Start of Given text
18th Quattor Workshop Summary (October 2014)

Written
02 October 2014
Author
Michel Jouvin

Summary of 18th Quattor workshop (30/9-2/10/2014, Madrid)

Agenda

Releases

Worked well since last workshop

  • More and more automation, including list of pending issues by milesones at http://quattor.org/release (updated every 30 mn)

Jenkins not working for some of the Quattor components: lack of time at UGent to fix the problem, not clear why it happened

  • Look at an alternative ? Travis, well integrated with GitHub ?
  • Ability to test compatibility with several Perl versions?

Remove ability to skip tests if PERL5LIB is not defined?

Must keep in mind dependency of the release process against LAL nexus server

  • Illustrated by last release happening during a power cut at LAL
  • Long power cut at LAL was really exceptional (once in 60 years due to major refurbishement needed on power feed)… and scheduled

Build tools: a few minor issues

  • author/contributor/developer processing
  • Mocking of escape() and Debug()

quattor-repo and quattor-client RPM: put source files with appropriate variables and let Maven build the RPMs

current version update: manually done, must be set explictely in the release instructions

  • Not really useful to configure machines but helps with mirroring

Planned reinstallation of stratuslab-srv01: save nexus and yum repository contents

Site Report

UGent

See slides

No more EL5… but EL7 started

SCDB: repository moved to (private) GitHub

  • Based on local modification not really shareable
  • Allow per review of changes

AII remote logger

  • Allow to send log files produced by AII (stdout/err redirection) to rsyslog via nc or /dev/tcp
    • %pre, %post scripts
  • Handy for debugging installation problems
  • Distinct from enabling syslog in Anaconda

Buildid in profiles (schema extended)

  • Buildid is generated (timestamp) during compilation
  • No other change required to make the profile new and enough to trig a ncm-spma run
  • But every compilation triggers a full rebuild
  • No ability to do a coordinated restart of services or reboot of machines: looking for ideas..
End of Given text
Start of Stored rows
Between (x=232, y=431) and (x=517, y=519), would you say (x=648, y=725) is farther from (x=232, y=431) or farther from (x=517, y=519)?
End of Stored rows
Start of Stored rows
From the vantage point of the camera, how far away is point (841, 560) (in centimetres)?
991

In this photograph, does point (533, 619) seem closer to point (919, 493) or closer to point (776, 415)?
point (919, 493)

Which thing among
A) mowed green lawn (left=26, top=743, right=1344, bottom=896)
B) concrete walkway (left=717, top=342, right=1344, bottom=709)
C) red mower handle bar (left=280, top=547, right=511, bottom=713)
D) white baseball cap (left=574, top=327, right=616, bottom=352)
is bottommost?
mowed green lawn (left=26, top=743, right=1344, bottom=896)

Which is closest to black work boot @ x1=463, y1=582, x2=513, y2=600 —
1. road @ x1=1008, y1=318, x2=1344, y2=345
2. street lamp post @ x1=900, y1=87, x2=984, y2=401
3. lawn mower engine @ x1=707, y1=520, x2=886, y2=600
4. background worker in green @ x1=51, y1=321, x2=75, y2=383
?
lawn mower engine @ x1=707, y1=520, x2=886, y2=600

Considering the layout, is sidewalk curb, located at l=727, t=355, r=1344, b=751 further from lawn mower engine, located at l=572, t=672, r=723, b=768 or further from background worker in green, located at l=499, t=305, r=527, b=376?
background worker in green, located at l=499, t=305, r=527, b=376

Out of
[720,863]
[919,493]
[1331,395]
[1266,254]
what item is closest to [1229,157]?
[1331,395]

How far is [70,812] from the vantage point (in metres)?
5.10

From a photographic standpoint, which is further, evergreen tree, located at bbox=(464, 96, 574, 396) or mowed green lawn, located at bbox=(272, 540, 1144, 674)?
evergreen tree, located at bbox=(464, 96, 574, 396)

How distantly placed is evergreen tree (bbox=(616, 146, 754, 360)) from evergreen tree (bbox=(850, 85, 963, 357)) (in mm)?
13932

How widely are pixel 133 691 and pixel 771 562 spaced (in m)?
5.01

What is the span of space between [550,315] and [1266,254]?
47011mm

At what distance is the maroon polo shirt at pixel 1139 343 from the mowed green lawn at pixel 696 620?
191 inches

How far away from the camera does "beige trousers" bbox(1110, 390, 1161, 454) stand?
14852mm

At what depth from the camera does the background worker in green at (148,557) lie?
End of Stored rows
• Actions to take
**a)** Which bullet points appear under the heading "Buildid in profiles (schema extended)" in the workshop summary? List every one.
**b)** Echo the workshop summary word for word, starting at "Summary of 18th" and ending at "every 30 mn)".
The listing has no connection to the workshop summary.

• Exercise responses
**a)**
- Buildid is generated (timestamp) during compilation
- No other change required to make the profile new and enough to trig a ncm-spma run
- But every compilation triggers a full rebuild
- No ability to do a coordinated restart of services or reboot of machines: looking for ideas..

**b)**
Summary of 18th Quattor workshop (30/9-2/10/2014, Madrid)

Agenda

Releases

Worked well since last workshop

  • More and more automation, including list of pending issues by milesones at http://quattor.org/release (updated every 30 mn)